▸ **Short problem**
Can you copy the Persona 4 review word for word, starting at "For me personally, the" and ending after "expected, isn't it?"?

Yes, once you look past the gaudy packaging, Shin Megami Tensei: Persona 4 reveals a very intimate, a very human story about accepting who you really are, prevailing against uncertainty and preconceptions and finding your place in society. It might be a bit naive at times, but that doesn't change the fact that it might include the most touching moments I have witnessed in a videogame, period. The game itself is also pretty good.
For me personally, the gameplay has suffered a tiny bit now, because in between my first and second playthrough of Shin Megami Tensei: Persona 4, I played Persona 5 to completion and... yeah, it might be a bit unfair to compare the two games, because of course Persona 5 took more than a few cues from its predecessor and refined that games rough edges, but since I have played a very similar game with an incredibly intuitive button layout, baton passes, automatic weakness exploits, a very neat stealth system and friggin' guns, Shin Megami Tensei: Persona 4 feels slightly outdated in the gameplay department. It is still head and shoulders above the usual JRPG-fare, but that's to be expected, isn't it?
I really like the turn-press-system in general and although I find the original incarnation a bit better than the one that has been used in the Persona games since the third one, I'm also pretty cool with how it works here. For the uninitiated: In the original turn-press-system as used in Shin Megami Tensei: Nocturne, your party and the enemies have their own turns. At the beginning of each of your turns, you get as many actions as you have active characters. Every action uses up one of those turns. However, if you manage to exploit an enemies weakness or land a critical hit, that action only costs half an action point. Same applies to your enemies, should they exploit your weaknesses. However missing an enemy or attacking with an element enemies are immune to or reflect costs more than one AP. In the Persona games, exploiting an enemy weakness or landing a critical hit allows the character who did so to take an immediate follow up action and also knocks down the affected enemy. Should all enemies be down at the same time, you're able to perform an All-out-attack which hits all of the enemies for massive damage. It's a pretty elegant system, one that puts emphasis on managing your parties capabilities at dealing out various forms of elemental damage while managing your own weaknesses and resistances accordingly. It's also quite fast and although outdated from a technical viewpoint, the cartoony graphical style and animation is still rather pleasant to look at.

▸ **Data supplied**
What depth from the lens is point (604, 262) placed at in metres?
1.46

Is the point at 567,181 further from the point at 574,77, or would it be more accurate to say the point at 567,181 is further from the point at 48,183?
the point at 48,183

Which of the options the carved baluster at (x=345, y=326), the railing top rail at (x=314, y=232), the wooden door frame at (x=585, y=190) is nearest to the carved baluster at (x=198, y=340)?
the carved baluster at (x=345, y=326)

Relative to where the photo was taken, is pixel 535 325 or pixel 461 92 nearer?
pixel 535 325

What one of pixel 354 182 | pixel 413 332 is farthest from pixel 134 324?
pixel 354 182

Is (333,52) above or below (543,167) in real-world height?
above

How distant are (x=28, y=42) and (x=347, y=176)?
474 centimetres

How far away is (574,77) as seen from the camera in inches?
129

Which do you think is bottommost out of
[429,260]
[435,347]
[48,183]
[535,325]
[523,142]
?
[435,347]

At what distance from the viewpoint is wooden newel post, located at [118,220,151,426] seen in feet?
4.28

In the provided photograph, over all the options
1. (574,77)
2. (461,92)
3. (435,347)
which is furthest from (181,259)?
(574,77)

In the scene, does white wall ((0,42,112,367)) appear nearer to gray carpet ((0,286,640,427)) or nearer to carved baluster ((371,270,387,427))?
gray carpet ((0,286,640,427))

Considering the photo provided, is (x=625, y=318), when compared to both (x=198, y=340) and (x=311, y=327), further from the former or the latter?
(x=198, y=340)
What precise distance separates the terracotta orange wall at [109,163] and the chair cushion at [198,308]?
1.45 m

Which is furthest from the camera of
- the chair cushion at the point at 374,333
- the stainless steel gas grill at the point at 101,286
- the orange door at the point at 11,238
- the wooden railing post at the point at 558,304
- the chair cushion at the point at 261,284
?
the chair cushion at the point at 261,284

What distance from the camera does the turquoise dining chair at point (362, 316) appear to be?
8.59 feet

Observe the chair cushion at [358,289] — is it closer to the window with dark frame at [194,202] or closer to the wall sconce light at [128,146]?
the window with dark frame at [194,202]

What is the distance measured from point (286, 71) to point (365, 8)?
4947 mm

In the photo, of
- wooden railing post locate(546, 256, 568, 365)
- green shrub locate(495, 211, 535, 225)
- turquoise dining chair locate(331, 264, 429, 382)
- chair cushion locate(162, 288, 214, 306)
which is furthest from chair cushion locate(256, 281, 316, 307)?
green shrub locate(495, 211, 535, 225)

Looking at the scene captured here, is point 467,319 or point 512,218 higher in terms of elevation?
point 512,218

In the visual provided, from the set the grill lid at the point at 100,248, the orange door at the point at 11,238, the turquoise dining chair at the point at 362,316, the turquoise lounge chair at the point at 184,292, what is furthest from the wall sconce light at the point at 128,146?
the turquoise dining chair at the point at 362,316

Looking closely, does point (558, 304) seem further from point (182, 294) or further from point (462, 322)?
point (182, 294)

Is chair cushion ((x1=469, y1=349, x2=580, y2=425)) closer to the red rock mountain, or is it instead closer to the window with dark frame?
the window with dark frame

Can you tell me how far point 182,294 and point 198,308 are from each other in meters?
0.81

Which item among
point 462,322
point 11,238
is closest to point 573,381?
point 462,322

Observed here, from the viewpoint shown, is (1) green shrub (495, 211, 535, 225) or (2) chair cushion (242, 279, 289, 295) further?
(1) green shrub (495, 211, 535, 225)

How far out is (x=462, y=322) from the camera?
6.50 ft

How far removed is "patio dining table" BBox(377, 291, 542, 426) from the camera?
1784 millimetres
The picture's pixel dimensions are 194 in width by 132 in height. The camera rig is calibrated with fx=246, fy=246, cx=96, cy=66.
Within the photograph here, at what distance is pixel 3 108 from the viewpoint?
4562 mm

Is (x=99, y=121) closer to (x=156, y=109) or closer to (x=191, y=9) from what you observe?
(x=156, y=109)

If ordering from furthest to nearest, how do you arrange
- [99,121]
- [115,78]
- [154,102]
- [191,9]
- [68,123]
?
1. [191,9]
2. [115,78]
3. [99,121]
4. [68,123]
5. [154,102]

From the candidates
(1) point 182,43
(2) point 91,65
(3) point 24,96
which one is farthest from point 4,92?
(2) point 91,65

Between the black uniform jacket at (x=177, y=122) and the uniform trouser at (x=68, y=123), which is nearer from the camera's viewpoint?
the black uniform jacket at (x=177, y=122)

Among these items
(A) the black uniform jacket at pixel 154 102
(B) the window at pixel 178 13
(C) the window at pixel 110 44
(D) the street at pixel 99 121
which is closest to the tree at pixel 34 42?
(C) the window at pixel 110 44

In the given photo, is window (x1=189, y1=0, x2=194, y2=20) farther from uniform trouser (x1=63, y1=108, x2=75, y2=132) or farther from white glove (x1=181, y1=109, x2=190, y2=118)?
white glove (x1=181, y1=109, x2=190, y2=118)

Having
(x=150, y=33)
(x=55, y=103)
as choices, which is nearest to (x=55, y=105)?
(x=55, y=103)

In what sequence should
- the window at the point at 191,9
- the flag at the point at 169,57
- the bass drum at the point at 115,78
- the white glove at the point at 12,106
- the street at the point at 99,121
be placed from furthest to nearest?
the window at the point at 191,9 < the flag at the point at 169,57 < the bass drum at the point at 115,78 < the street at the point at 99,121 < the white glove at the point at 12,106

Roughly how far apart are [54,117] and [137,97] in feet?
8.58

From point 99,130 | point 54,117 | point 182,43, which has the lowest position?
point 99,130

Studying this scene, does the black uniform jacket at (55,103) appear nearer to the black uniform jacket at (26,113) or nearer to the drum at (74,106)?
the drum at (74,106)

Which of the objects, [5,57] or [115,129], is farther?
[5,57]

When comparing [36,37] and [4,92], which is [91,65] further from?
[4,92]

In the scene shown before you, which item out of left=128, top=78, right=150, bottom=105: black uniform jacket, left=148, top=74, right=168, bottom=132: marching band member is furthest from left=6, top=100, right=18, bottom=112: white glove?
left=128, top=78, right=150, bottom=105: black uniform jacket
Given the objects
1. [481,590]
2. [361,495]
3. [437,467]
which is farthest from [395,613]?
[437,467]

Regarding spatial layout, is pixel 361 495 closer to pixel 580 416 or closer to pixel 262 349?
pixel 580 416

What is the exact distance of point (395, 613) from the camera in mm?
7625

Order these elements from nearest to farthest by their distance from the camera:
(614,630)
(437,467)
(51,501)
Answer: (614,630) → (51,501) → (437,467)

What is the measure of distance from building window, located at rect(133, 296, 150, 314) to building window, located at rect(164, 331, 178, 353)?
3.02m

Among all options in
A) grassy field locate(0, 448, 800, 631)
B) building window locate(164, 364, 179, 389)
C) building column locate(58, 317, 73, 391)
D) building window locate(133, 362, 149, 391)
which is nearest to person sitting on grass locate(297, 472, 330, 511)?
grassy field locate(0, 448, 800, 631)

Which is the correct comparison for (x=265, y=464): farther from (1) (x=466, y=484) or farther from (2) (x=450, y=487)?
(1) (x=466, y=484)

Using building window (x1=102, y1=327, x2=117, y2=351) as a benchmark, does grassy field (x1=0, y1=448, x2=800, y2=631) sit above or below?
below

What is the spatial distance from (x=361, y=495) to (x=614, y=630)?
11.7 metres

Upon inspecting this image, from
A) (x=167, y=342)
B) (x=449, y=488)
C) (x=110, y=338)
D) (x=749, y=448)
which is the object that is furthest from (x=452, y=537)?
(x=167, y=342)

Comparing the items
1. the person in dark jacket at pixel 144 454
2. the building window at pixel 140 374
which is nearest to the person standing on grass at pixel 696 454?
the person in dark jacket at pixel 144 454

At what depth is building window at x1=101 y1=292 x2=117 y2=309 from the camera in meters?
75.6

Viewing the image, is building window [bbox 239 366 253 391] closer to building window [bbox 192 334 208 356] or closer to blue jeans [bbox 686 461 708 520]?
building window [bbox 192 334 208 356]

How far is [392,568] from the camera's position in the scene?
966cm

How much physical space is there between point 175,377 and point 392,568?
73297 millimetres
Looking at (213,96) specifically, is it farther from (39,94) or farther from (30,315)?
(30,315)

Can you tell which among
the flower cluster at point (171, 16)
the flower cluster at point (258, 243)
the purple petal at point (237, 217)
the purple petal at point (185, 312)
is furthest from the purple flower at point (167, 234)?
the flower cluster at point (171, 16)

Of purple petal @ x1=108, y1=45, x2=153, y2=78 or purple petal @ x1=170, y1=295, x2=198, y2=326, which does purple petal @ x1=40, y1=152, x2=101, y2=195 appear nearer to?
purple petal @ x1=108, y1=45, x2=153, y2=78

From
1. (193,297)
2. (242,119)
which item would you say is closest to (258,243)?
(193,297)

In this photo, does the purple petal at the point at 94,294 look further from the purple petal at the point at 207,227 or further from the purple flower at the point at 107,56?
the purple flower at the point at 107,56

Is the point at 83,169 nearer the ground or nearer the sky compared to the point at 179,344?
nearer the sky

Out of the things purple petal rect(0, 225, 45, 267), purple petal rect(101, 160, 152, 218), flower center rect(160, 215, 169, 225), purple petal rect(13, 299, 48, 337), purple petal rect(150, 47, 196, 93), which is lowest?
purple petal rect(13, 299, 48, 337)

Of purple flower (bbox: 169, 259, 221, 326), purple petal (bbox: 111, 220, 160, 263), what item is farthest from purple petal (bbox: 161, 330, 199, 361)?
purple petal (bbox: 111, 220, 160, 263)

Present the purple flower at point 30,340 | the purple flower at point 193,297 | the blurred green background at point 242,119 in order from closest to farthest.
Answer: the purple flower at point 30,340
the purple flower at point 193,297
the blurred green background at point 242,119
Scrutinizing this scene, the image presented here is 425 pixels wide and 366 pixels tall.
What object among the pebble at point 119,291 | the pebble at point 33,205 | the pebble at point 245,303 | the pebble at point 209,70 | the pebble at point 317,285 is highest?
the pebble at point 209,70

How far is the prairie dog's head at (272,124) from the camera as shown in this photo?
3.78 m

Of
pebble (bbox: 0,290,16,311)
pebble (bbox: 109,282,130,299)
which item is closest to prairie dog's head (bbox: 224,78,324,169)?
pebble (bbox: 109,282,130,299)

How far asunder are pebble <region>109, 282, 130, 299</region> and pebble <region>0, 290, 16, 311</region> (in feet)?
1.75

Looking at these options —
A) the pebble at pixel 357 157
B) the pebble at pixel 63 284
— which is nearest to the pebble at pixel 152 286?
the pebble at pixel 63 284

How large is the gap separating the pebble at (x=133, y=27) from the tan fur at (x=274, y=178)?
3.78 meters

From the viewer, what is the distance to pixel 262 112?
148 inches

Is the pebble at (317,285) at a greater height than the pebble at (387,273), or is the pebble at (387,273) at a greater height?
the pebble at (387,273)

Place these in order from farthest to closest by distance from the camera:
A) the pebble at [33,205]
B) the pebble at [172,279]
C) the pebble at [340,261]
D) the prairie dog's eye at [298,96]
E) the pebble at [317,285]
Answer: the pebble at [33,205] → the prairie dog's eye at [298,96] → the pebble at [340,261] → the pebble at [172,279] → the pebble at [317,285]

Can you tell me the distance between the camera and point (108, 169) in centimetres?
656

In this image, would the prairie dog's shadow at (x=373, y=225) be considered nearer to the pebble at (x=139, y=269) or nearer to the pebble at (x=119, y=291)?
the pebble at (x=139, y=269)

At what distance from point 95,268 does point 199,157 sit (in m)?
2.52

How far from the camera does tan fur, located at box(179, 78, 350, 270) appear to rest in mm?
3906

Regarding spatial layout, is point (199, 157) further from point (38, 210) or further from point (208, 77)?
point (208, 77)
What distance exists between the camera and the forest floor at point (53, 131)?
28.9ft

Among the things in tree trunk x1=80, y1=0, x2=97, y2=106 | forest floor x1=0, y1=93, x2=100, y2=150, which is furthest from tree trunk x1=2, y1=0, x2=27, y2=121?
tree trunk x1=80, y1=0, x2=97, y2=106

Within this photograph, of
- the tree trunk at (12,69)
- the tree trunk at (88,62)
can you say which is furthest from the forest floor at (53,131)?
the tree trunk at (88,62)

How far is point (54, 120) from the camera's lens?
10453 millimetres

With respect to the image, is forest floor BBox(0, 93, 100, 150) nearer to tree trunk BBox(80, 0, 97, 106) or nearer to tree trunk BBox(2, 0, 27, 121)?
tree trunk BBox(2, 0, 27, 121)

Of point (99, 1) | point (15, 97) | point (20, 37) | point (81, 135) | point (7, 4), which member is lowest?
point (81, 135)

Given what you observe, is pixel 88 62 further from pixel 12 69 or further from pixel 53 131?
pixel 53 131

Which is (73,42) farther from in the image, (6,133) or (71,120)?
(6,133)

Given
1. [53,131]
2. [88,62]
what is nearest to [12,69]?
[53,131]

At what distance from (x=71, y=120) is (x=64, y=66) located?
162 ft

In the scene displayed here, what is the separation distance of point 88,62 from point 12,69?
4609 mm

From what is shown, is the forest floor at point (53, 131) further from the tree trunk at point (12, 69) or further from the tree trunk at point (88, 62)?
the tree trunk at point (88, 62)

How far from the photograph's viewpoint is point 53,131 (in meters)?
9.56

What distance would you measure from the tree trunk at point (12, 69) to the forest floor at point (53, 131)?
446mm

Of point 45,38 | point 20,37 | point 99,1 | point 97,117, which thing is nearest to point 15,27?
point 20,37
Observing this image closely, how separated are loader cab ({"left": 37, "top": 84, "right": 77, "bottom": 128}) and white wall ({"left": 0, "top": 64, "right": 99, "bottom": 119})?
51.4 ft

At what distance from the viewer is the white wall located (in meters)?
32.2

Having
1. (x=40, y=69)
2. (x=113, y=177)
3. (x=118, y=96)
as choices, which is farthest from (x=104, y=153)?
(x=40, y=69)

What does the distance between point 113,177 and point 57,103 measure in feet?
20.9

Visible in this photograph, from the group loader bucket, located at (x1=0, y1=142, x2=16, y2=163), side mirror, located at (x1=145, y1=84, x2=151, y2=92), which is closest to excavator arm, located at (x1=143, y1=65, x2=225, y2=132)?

▸ **Reply to the task**
For me personally, the gameplay has suffered a tiny bit now, because in between my first and second playthrough of Shin Megami Tensei: Persona 4, I played Persona 5 to completion and... yeah, it might be a bit unfair to compare the two games, because of course Persona 5 took more than a few cues from its predecessor and refined that games rough edges, but since I have played a very similar game with an incredibly intuitive button layout, baton passes, automatic weakness exploits, a very neat stealth system and friggin' guns, Shin Megami Tensei: Persona 4 feels slightly outdated in the gameplay department. It is still head and shoulders above the usual JRPG-fare, but that's to be expected, isn't it?